Start of Source document

# New Set Up--Help



## stevetosh (Jan 26, 2010)

I am thinking of getting a Budbox grow tent 240cm x 120cm x 200cm I was thinking of putting 2 x 600 watt lamps in there and was advised to use an extracting fan 6 inch (725m3) with carbon fitter, with passive air intake.
Can any one tell me will this set up be any good, I am concerned it will get to hot, do I need air cooled shades with an additional fan to keeps lights cool or do I need a fan to pump air in, I also would like to keep the noise to a minimum so will use acoustic ducting, any help/advice would be greatly received. I look forward to all comments.

This tent will sit in a large unused bedroom.


----------



## LEFTHAND (Jan 26, 2010)

*if you dont have air coolded hoods or a cool tube/.. i would befinatly have possitive air feed... she will get hot... i have a cool tube myself and have air in and out.. make er like your home man... i can adjust my temps from 65-80F.. so that gives me a wide range.. as for sound... try the insulated ducting... she wrks great
LH*


----------



## stevetosh (Jan 28, 2010)

so should I get air cooled hoods, it sounds best.
2 X 600w with what 1or 2? 6inch fans 1 blowing the other sucking out, what ya think


----------



## LEFTHAND (Jan 28, 2010)

stevetosh said:
			
		

> so should I get air cooled hoods, it sounds best.
> 2 X 600w with what 1or 2? 6inch fans 1 blowing the other sucking out, what ya think


 
*you can get away with one 600w if you want.. with a 90,000 lumen bulb that will put you at 5000 lumens per sqft.. but if you want the xtra xtra.. then keep the 600.. you definatly will need either a cooled hood or cool tube.. your tent is only 3x6x7' cool tubes would be the cheapest i would think.. dem cooled hoods are pricey..*
*but yeah i would go with the positive air in and exhaust.. 2x6" fans..*
*your intake must meet your exhaust thought.. *
*LH*


----------



## fellowsped (Jan 28, 2010)

I would maybe think of going with 2 400w for that space but that's just me.  I would have a 6in. fan sucking fresh air and blowing it through both hoods (and yes i would get air cooled hoods).  Also i would have a fan with a carbon filter attatched mounted twards the top of the tent as the exhaust for the tent.  You should also have a small fan mounted inside to move air around and either have an opening for air to come in or a fan blowing it in.  Anyways you'll love the tent very good choice good luck peace out


----------



## LEFTHAND (Jan 28, 2010)

fellowsped said:
			
		

> I would maybe think of going with 2 400w for that space but that's just me. I would have a 6in. fan sucking fresh air and blowing it through both hoods (and yes i would get air cooled hoods). Also i would have a fan with a carbon filter attatched mounted twards the top of the tent as the exhaust for the tent. You should also have a small fan mounted inside to move air around and either have an opening for air to come in or a fan blowing it in. Anyways you'll love the tent very good choice good luck peace out


 
*i think he has the lights already.. and always pull the heat away from the bulbs.. dont blow air back through.. ..*
*you have 2 cooled hoods.. at the end of one is a filter. in the corner then you hook light to light to fan.... so it would go through filter lights fan out somewhere.. another fan same size bringing in fresh cooler air into the tent.. possitive feed.. and 2 8" clip on osculating fans or Mindzeyes says tower fans work well too..*
*and that should do it..*
*LH*


----------



## fellowsped (Jan 31, 2010)

End of Source document
Start of Entries

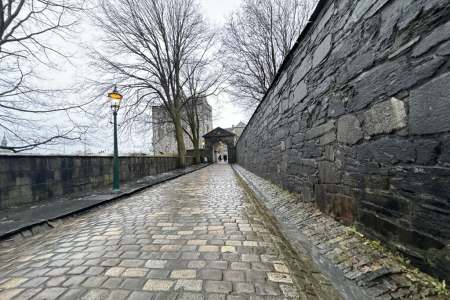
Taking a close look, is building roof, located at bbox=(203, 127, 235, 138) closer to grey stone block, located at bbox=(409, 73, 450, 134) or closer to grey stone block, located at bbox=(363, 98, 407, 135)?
grey stone block, located at bbox=(363, 98, 407, 135)

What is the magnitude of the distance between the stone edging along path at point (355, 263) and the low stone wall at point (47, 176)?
5.85 meters

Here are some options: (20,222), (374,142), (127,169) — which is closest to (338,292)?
(374,142)

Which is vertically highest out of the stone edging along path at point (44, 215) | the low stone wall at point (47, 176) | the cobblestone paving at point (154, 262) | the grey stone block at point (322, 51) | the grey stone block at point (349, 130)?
the grey stone block at point (322, 51)

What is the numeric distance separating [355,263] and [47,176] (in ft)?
22.8

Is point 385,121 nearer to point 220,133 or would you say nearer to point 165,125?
point 165,125

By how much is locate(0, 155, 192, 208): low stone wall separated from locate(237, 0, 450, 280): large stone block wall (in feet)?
20.7

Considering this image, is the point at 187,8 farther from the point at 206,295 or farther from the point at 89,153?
the point at 206,295

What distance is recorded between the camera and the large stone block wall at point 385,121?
1.37 m

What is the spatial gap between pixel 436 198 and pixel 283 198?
3.04 m

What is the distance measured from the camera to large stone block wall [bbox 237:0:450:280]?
1.37 meters

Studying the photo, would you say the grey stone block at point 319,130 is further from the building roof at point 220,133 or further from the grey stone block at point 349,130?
the building roof at point 220,133

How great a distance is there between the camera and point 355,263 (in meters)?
1.75

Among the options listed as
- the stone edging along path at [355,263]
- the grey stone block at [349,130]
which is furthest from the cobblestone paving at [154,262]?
the grey stone block at [349,130]

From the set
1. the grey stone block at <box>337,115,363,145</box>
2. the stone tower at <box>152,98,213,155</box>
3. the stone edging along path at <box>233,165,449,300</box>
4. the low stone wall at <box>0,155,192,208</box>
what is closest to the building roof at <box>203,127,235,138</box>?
the stone tower at <box>152,98,213,155</box>
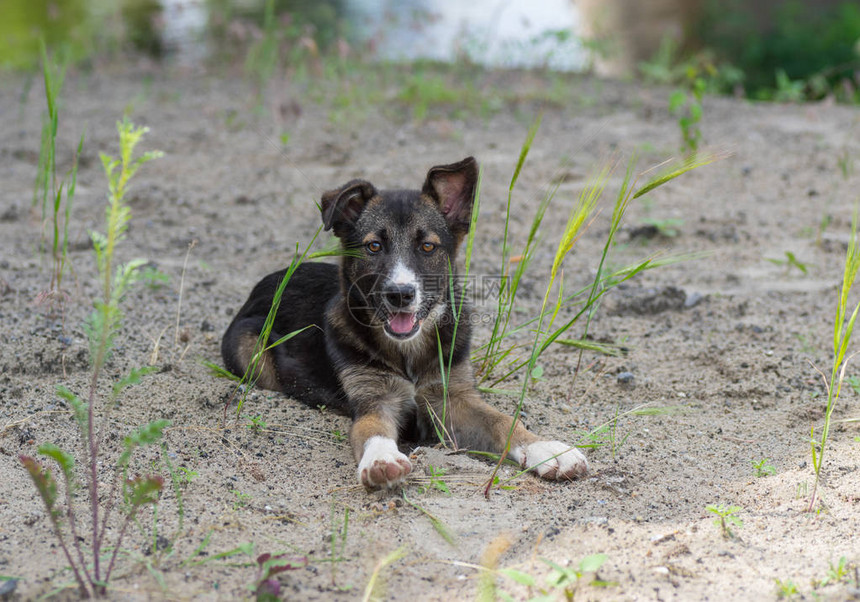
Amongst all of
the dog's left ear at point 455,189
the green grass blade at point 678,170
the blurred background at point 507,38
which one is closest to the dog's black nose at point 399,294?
the dog's left ear at point 455,189

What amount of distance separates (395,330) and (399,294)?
27 centimetres

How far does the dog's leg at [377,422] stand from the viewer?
3.50m

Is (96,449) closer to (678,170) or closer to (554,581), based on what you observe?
(554,581)

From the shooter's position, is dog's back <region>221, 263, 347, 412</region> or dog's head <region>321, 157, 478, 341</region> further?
dog's back <region>221, 263, 347, 412</region>

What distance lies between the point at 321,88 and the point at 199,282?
199 inches

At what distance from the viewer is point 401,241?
438cm

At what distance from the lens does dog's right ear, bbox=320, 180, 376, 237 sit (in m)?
4.25

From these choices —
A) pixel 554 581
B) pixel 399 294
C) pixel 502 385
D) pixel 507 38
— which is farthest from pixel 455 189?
pixel 507 38

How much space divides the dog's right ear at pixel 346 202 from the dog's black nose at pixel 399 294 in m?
0.45

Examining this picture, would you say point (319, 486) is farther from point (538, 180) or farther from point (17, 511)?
point (538, 180)

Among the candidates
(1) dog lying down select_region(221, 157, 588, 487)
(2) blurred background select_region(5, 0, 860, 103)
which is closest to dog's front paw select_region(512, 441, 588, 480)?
(1) dog lying down select_region(221, 157, 588, 487)

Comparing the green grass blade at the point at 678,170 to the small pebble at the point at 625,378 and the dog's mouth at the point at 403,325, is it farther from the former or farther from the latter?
the small pebble at the point at 625,378

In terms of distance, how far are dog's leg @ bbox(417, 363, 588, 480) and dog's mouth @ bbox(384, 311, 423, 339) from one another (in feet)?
1.20

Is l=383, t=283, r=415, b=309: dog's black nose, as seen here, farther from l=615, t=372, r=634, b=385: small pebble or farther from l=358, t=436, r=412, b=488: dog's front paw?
l=615, t=372, r=634, b=385: small pebble
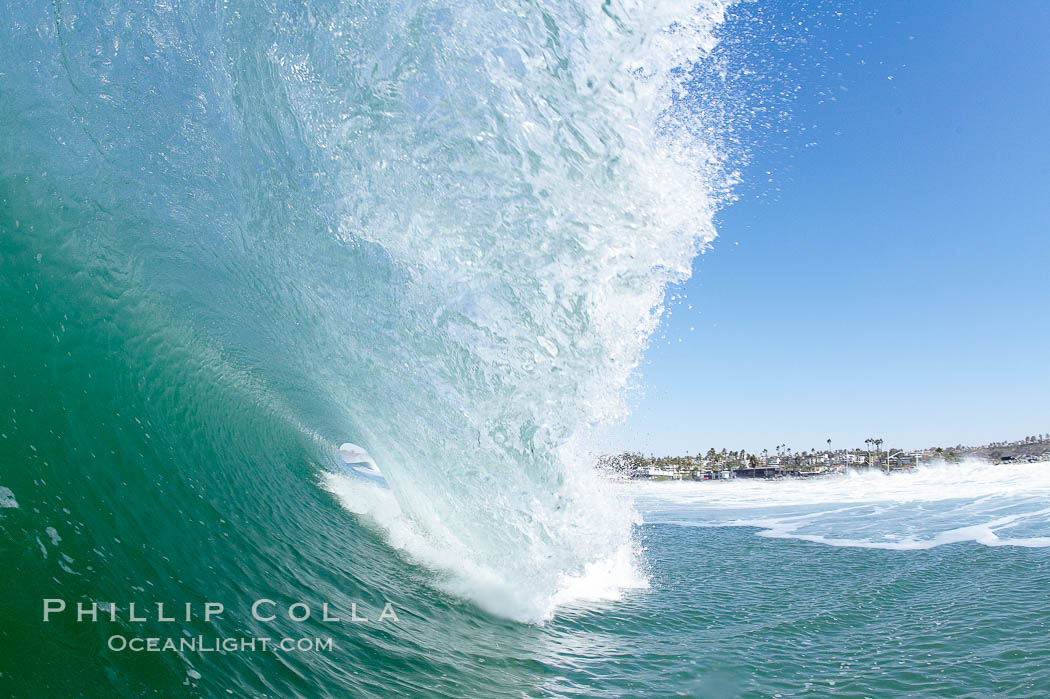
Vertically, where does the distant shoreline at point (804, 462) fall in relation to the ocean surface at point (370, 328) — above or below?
below

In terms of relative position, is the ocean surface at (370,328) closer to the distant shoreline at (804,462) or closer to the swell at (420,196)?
the swell at (420,196)

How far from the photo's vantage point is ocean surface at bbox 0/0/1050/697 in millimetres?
4574

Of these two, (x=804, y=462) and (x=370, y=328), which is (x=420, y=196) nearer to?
(x=370, y=328)

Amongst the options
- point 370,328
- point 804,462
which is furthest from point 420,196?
point 804,462

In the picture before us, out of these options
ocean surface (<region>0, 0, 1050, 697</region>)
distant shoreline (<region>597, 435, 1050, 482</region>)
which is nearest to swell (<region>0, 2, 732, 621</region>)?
ocean surface (<region>0, 0, 1050, 697</region>)

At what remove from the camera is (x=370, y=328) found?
6566 mm

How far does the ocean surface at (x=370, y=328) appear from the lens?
4.57 meters

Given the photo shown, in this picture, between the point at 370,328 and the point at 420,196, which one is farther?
the point at 370,328

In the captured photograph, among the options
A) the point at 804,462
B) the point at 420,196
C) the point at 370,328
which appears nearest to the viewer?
the point at 420,196

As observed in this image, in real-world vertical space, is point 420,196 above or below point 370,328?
above

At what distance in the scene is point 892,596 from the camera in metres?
8.77

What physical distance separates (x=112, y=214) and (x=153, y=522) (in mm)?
3543

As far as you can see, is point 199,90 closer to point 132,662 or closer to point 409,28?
point 409,28

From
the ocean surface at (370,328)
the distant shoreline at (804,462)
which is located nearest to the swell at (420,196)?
the ocean surface at (370,328)
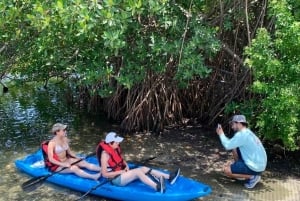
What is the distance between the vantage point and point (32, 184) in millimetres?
5961

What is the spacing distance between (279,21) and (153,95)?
125 inches

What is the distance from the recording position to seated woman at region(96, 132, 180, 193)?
5.54 meters

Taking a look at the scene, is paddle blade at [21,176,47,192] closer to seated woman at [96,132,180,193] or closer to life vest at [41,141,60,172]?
life vest at [41,141,60,172]

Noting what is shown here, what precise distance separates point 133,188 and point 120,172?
288 mm

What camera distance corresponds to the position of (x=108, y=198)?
5.71 m

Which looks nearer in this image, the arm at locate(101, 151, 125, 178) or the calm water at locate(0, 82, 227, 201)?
the arm at locate(101, 151, 125, 178)

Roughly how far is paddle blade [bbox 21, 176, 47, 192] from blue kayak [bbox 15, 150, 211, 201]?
0.14 m

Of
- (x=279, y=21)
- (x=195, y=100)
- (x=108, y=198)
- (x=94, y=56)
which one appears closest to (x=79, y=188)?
(x=108, y=198)

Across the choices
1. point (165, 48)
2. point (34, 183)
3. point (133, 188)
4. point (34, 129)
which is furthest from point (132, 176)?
point (34, 129)

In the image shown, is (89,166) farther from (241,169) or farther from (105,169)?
(241,169)

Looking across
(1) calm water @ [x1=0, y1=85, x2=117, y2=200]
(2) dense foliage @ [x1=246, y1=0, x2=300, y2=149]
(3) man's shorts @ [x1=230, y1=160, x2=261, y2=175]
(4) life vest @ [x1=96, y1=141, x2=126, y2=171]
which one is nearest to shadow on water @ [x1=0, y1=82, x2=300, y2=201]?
(1) calm water @ [x1=0, y1=85, x2=117, y2=200]

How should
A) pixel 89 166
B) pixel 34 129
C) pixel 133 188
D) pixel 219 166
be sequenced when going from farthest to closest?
pixel 34 129 < pixel 219 166 < pixel 89 166 < pixel 133 188

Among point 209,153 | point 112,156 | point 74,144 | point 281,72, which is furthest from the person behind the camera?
point 74,144

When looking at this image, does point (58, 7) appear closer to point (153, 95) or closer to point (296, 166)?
point (153, 95)
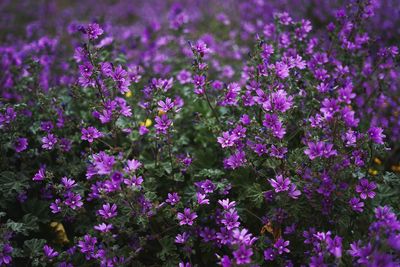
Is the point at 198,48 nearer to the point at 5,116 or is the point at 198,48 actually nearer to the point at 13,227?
the point at 5,116

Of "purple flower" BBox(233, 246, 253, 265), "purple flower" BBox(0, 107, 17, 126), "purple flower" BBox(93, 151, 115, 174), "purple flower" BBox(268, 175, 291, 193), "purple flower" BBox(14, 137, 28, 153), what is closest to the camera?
"purple flower" BBox(233, 246, 253, 265)

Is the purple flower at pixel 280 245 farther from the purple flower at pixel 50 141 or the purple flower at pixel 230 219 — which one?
the purple flower at pixel 50 141

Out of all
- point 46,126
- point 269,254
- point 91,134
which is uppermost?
point 46,126

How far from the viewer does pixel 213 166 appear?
3482mm

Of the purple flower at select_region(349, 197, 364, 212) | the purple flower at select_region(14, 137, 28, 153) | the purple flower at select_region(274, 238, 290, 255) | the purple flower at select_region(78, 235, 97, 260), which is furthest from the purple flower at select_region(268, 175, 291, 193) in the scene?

End of Entries

Your tasks:
1 - In the grow tent thread, why does LEFTHAND lean toward cool tubes over cooled hoods? Answer in one to three sentences.
2 - Carry the grow tent thread forward from the point where it stops.
None of the entries matter here.

Exercise responses:
1 - LEFTHAND thinks cool tubes would be the cheapest choice, since cooled hoods are pricey. He says one or the other is needed for a tent that is only 3x6x7 feet.

2 -
lefthand what's the advantage to having it pull through the lights instead of push.  Just curious cause i currently have my fan pushing through my hood and if it's more efficiant to have it pull i might just switch it around


----------



## LEFTHAND (Feb 1, 2010)

fellowsped said:
			
		

> lefthand what's the advantage to having it pull through the lights instead of push. Just curious cause i currently have my fan pushing through my hood and if it's more efficiant to have it pull i might just switch it around


 
*in my experience.. it always better to pull heat away from the sourse your trying to cool.. other then push air through the "cooltube.." if you have a leak or its not sealed proper then you blowing warm/hot air into your room. as well as you can cool a room with using 2 fans vs 3...*
*think of this ... your pull air away from your hood.. that suction can suck hot air out of the room as well.. now all we need is air in.. now we have exhaust and an air feed.. down to 2 fans rather then 3.. that there makes it more efficiant..*
*LH*


----------



## stevetosh (Feb 2, 2010)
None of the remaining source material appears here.